The European Union has agreed on a new law to prevent companies from selling into the EU market coffee, beef, soy and other commodities linked to deforestation around the world.
The law will require companies to produce a due diligence statement showing their supply chains are not contributing to the destruction of forests before they sell goods into the EU – or they could face hefty fines.
Deforestation is responsible for about 10% of global greenhouse gas emissions that drive climate change and will be in focus at a U.N. COP15 conference this week, where countries will seek a global deal to protect nature.
Negotiators from EU countries and the European Parliament struck the deal on the law early on Tuesday.
It will apply to soy, beef, palm oil, wood, cocoa and coffee, and some derived products including leather, chocolate and furniture. Rubber, charcoal and some palm oil derivatives were included at the request of EU lawmakers.

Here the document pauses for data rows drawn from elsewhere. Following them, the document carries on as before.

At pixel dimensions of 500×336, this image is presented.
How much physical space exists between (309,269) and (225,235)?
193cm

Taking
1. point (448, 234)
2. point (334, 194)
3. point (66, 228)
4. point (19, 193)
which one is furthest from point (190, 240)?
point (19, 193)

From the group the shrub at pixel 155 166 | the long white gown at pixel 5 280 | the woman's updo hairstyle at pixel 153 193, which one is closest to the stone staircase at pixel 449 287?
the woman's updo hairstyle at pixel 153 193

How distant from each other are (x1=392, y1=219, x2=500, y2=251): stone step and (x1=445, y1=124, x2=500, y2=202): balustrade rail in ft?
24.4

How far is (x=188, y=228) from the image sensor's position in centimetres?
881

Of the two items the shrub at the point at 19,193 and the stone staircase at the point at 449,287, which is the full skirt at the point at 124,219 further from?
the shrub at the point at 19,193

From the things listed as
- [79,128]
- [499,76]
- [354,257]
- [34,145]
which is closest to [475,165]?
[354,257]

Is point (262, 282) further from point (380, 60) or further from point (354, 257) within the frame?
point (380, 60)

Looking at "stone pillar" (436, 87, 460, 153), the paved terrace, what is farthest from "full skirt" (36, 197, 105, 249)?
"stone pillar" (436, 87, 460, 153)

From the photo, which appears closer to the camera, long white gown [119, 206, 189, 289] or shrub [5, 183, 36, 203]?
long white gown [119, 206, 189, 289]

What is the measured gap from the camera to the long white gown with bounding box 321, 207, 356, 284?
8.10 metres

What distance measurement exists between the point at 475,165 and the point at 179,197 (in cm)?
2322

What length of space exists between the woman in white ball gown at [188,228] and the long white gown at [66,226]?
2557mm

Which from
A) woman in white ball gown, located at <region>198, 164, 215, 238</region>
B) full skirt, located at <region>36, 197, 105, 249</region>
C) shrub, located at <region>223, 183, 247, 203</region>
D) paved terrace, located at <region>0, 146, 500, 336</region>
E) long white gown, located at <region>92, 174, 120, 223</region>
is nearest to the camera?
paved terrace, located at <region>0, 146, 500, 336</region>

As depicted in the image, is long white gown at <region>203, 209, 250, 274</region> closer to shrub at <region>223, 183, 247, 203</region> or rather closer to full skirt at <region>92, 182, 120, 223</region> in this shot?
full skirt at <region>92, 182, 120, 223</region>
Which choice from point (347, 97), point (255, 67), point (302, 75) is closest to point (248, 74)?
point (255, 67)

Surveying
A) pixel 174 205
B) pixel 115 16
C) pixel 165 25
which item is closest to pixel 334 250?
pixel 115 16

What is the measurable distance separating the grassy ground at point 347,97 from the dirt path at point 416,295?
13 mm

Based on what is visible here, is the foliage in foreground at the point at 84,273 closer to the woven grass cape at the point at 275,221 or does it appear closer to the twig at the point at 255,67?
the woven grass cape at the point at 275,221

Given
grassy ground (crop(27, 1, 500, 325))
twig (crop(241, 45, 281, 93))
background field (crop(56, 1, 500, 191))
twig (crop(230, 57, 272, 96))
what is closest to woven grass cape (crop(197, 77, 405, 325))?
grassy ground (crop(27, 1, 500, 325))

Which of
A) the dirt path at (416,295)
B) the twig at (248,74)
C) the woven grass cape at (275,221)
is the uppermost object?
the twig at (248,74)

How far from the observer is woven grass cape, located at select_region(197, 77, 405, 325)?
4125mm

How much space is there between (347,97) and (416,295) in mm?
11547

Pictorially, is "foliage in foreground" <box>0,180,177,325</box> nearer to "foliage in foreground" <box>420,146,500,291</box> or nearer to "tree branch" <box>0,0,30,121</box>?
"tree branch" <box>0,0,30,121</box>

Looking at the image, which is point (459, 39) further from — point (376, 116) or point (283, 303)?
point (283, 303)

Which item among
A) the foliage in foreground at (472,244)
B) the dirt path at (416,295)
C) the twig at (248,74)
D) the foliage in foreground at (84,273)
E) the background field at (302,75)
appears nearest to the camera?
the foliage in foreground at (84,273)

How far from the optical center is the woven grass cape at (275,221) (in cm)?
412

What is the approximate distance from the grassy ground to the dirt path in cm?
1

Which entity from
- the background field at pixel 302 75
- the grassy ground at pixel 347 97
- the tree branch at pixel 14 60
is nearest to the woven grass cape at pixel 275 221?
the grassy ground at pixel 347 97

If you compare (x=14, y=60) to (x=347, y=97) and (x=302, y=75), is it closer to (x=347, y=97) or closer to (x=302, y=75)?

Companies would need to show when and where the commodities were produced and “verifiable” information that they were not grown on land deforested after 2020.
Failure to comply could result in fines of up to 4% of a company’s turnover in an EU member state.
EU promotes sustainable construction sector with bio-based materials
According to some estimates, logging in violation of national laws accounts for 8-10% of global production and trade in forest products. It also represents 40-50% of all logging in some of the most valuable and threatened forests on earth. Consumption of tropical timber by the U.S. and other industrial countries plays a significant role in tropical deforestation.
The world’s natural forests cannot sustainably meet the soaring global demand for timber products under current forest management practices. According to the Center for International Forestry Research (CIFOR), approximately 24.7 million acres of fast-wood plantations—or commercially planted forests— exist worldwide.
EU President Ursela von der Leyen says ‘’We all know that today building with timber could save up to 40% of carbon emissions in comparison to concrete’’. That is a huge figure. By keeping the carbon inside the wood, one day timber could turn our homes and even entire cities into carbon sinks.
The question is isn’t the EU deforestation law contradicting the sustainable construction sector with bio-based materials?